The reason I’m posting my thoughts on this is to update my observations on the couple of cruises since my last post on this subject. Unlike the earlier 4-day, on both our New Year’s and late January 7-day cruises, I noticed an uptick in the number of people carrying actual cameras similar to what I saw on our Caribbean cruise last June. Sunrise and sunset and sail-in/sail-away brought out the hardware as one would expect with phones prevalent at dinner and when just walking about the ship. Though less common than ten years ago, dedicated cameras don’t seem to be on the endangered list. I have also noticed a shift in the mix. It used to be that high-end units were pretty rare (outside of Alaska, etc.) with a lot of P&S and big-box entry-level DSLR kits. Recently, I have noticed the camera mix leaning a bit toward the higher end mirrorless bodies with fewer DSLR kit cameras and P&S almost non-existent. If you count phones and (sigh…) tablets, the total number of shooters has actually increased over ten years ago. What else has increased is the number of people with phones, GoPros and even compact mirrorless cameras on hand-held gimbals shooting video. I don’t mean that there are herds of videographers crowding the decks, but there are enough to be noticeable. A mystery behavior to me, but good on them anyway.

Away from cruising, I have noticed the mix changing in much the same way. At our granddaughter’s skating events, dedicated cameras are very common and the number of hockey parents with “real” cameras at the grandson’s games is on the rise.

A recent article on DPReview presented the views of the big names in the camera industry that sort of confirms what I am seeing. They describe a settling of the market with the number of people who are using dedicated camera equipment no longer dropping and a general increase in interest in video features. I really don’t shoot video but I’m not one who pines for a stills camera without all that newfangled video stuff and that’s evidently a good thing since the popularity of video virtually guarantees that every new camera will be a hybrid shooter.

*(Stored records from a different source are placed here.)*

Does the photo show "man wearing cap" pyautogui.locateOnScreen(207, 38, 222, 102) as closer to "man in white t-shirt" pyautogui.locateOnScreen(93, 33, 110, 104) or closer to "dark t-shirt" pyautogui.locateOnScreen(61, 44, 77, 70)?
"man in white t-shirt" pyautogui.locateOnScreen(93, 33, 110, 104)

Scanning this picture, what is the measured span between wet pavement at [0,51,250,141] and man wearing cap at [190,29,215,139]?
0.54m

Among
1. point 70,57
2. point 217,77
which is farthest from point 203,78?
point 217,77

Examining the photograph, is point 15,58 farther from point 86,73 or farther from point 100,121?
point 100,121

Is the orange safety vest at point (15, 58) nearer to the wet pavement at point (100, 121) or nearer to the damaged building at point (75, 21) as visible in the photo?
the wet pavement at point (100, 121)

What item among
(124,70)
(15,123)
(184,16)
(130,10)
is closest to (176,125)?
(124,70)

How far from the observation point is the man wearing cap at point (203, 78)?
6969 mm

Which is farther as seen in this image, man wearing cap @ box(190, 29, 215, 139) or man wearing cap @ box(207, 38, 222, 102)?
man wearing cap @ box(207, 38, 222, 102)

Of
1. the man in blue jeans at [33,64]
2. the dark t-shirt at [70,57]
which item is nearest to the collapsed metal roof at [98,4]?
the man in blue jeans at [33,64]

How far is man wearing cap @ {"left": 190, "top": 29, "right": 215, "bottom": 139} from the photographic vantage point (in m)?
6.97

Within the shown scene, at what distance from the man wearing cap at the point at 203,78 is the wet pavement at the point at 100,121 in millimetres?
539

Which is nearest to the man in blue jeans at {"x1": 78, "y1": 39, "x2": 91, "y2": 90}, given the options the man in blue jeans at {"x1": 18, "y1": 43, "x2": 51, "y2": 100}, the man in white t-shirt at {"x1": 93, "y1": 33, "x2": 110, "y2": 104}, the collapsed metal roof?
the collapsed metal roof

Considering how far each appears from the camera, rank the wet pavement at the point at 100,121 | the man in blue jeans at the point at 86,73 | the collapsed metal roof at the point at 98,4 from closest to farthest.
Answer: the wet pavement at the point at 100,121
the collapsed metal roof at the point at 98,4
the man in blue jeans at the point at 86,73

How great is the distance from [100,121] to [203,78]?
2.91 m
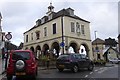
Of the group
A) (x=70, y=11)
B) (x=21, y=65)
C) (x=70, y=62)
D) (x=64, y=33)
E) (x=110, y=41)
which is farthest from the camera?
(x=110, y=41)

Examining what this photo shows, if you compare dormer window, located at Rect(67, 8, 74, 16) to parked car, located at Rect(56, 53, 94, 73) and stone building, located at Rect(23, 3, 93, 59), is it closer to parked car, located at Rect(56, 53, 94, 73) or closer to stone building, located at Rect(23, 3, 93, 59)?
stone building, located at Rect(23, 3, 93, 59)

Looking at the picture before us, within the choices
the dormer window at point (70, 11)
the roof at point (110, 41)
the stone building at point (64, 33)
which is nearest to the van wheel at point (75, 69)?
the stone building at point (64, 33)

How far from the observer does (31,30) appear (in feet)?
176

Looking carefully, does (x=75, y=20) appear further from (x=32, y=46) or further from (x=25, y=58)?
(x=25, y=58)

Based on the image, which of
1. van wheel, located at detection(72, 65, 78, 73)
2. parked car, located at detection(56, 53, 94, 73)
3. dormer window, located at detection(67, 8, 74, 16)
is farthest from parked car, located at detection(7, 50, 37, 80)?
dormer window, located at detection(67, 8, 74, 16)

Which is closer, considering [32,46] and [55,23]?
[55,23]

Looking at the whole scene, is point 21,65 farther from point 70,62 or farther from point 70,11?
point 70,11

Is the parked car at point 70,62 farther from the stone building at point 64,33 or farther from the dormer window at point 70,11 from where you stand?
the dormer window at point 70,11

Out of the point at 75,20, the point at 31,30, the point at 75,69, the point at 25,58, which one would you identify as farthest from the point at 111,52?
the point at 25,58

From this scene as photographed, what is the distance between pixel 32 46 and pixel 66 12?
44.5 feet

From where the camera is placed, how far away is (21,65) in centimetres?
1368

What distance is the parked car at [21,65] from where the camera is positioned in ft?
44.9

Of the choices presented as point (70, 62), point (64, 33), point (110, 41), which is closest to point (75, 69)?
point (70, 62)

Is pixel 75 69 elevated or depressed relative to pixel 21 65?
depressed
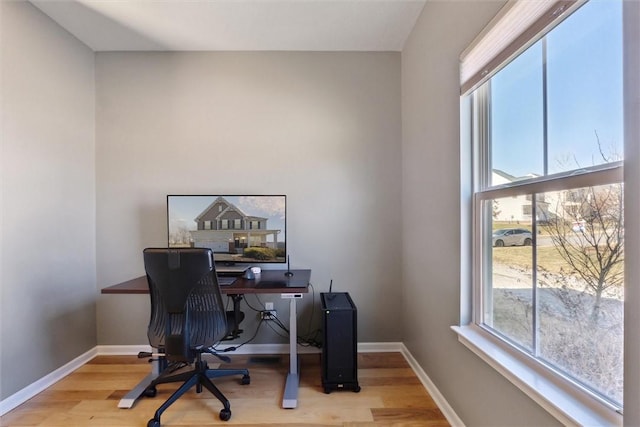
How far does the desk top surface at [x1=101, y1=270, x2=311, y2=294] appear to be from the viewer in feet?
5.91

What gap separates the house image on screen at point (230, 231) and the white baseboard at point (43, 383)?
1.33m

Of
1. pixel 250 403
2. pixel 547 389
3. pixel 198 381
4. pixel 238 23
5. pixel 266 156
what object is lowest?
pixel 250 403

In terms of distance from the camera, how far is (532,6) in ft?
3.42

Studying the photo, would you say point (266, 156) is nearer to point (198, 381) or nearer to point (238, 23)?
point (238, 23)

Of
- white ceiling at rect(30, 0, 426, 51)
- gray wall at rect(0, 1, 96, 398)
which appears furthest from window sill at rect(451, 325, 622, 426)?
gray wall at rect(0, 1, 96, 398)

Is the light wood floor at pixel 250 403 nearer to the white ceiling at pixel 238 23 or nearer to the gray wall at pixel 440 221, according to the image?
the gray wall at pixel 440 221

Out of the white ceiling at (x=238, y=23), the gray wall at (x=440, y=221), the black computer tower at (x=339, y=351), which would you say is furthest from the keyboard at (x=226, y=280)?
the white ceiling at (x=238, y=23)

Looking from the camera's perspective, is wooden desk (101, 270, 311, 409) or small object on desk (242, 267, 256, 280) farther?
small object on desk (242, 267, 256, 280)

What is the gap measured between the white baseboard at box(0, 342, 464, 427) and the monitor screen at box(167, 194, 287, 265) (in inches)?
32.8

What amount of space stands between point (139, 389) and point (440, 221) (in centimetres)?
231

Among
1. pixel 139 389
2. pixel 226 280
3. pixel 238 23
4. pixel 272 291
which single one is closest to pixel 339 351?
pixel 272 291

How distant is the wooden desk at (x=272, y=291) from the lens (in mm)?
1796

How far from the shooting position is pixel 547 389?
969mm

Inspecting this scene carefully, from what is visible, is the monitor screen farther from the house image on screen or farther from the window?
the window
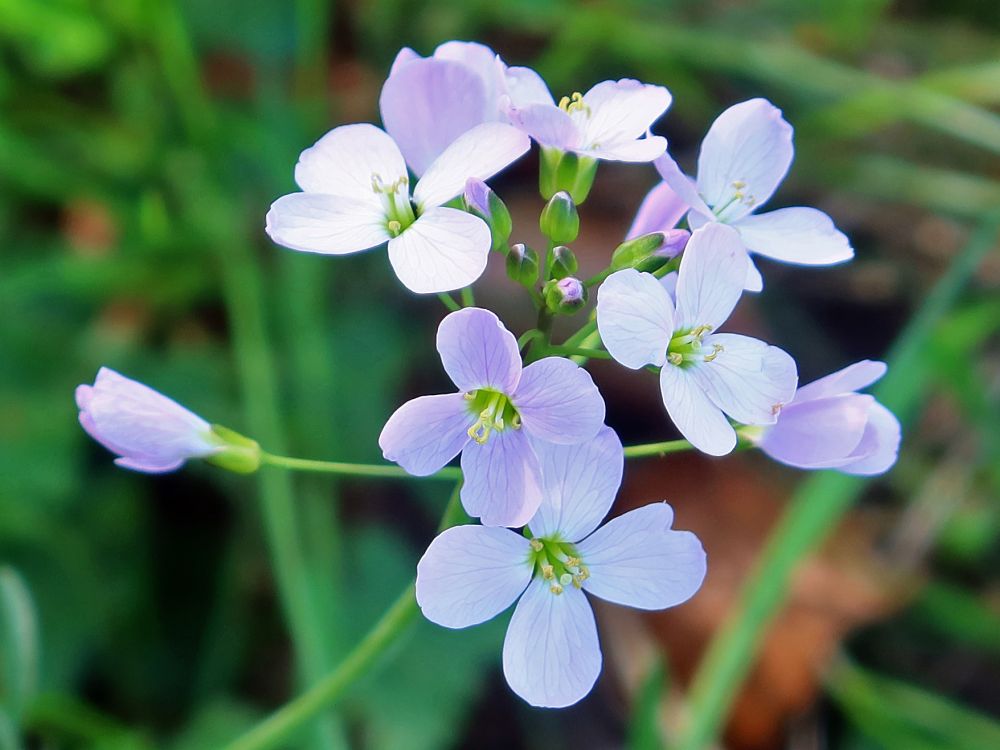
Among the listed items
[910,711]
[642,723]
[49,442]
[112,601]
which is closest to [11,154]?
[49,442]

The new video-centric vlogging cameras like the Sony ZV series are attracting “creators” wanting to step up from a phone and while specced towards video, take respectable stills. Another segment on the rise is lenses. Computer design and modern manufacturing has enabled even budget lens makers to create excellent optics. The brand-name lenses are showing up as mark II models that are better, smaller and lighter than their predecessors. Lens makers are turning out interesting models that color a little outside the lines of industry “standards”. Sony’s FE 20-70mm f/4 G adds a wider view to the standard middle zoom range and Sigma’s 14mm F1.8 Art lens has become an astrophotographer’s best friend. AI is a growing feature with computational focus tracking and image correction becoming common and better. Old computational tricks like auto-exposure and auto-white balance are more accurate and fast enough to keep up with the fastest burst shooting. 

Fantastic photographic equipment is more available, better and cheaper than ever!

(Ok…two out of three isn’t bad.)

I say again, it’s a great time to be a photographer!